The show ip dhcp snooping binding command displays all entries inside the DHCP Snooping Binding Database:
Cat3560-Firewall.cx# show ip dhcp snooping binding
MacAddress IpAddress Lease(sec) Type VLAN Interface
------------------ --------------- ---------- ------------- ---- --------------------
D0:76:58:0C:BB:80 192.168.4.50 85228 dhcp-snooping 4 GigabitEthernet0/5
Total number of bindings: 1
The DHCP Snooping Binding Database is also used by other Layer2/3 security features such as Dynamic ARP Inspection which help protect the network against ARP Poisoning & ARP Spoofing attacks.
Note: IP DHCP Snooping configuration for Cisco Catalyst and Cisco Nexus switching platforms will be covered extensively in an upcoming technical article.
Note: Dynamic ARP Inspection, ARP Poisoning, ARP Spoofing attacks will be covered in an upcoming security article.
The DHCP Option 82, aka Relay Agent Information Option, was originally created by RFC 3046 to allow the DHCP relay agent (e.g switch or router) to identify itself and the DHCP client that sent the DHCP messages. DHCP Option 82 is used in large metropolitan Ethernet-access deployments where DHCP is required to centrally manage the IP addresses for a large number of subscribers.
When DHCP Snooping is enabled on a Cisco Catalyst or Nexus switch, it will insert the Option 82 field into the client’s DHCP message:
DHCP Option 82 is not often used within organizations but it does provide an additional layer of protection if the DHCP server supports it. For example the DHCP Server on Windows Server 2012 or 2016 supports Option 82 allowing administrators to create DHCP Policies that control the assignment of IP addresses to specific switches within the network.

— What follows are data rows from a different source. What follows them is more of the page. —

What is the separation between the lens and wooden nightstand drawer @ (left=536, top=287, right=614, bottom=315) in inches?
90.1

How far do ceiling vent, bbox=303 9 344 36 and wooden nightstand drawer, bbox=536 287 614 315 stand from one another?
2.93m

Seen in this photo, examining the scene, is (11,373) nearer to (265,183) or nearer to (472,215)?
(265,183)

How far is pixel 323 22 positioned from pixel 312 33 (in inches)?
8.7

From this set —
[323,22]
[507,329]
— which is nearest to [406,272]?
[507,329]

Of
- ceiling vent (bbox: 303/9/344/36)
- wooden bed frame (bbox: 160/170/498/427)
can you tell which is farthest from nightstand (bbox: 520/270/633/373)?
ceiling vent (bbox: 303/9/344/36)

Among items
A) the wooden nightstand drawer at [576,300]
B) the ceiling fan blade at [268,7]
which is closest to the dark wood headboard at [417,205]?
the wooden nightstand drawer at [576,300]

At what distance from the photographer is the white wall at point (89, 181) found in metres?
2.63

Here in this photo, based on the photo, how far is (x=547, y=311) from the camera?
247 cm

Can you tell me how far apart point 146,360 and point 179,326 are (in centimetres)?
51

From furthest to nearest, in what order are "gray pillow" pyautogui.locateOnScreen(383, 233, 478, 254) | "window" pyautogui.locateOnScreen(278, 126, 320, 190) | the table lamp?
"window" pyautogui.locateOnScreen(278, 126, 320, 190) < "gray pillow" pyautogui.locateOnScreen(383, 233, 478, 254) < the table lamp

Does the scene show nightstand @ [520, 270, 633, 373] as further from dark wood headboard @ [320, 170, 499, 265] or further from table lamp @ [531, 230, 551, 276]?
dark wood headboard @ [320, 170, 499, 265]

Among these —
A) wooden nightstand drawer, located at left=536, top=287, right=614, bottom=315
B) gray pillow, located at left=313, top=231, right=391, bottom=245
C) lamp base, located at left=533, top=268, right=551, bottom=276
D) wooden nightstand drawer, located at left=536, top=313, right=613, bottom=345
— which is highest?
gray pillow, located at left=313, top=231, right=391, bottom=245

Analyzing the structure of DHCP Option 82 is out of this article’s scope but will be covered in great depth in an upcoming article.
Read our article "DHCP Option 82 Message Format, Analysis. DHCP Snooping Option 82 Injection & Removal Method, Trusted – Untrusted Switch Ports" for in-depth analysis of DHCP Option 82.
Man-in-the-Middle attacks and network disruptions from rogue DHCP servers is a serious network security threat organizations are faced to deal with on a daily basis. In this article we explained how Man-in-the-Middle attacks allow attackers to gain visibility of your network and can potentially lead exposing sensitive data flowing between servers and clients. We explained what DHCP Snooping is, examined how DHCP Snooping works and how it can effectively protect the network from these attacks. We looked at the type of traffic dropped by DHCP snooping, violation warnings and also explained the purpose and operation of the DHCP Snooping Binding Database. Finally we touched on the DHCP Snooping Option 82.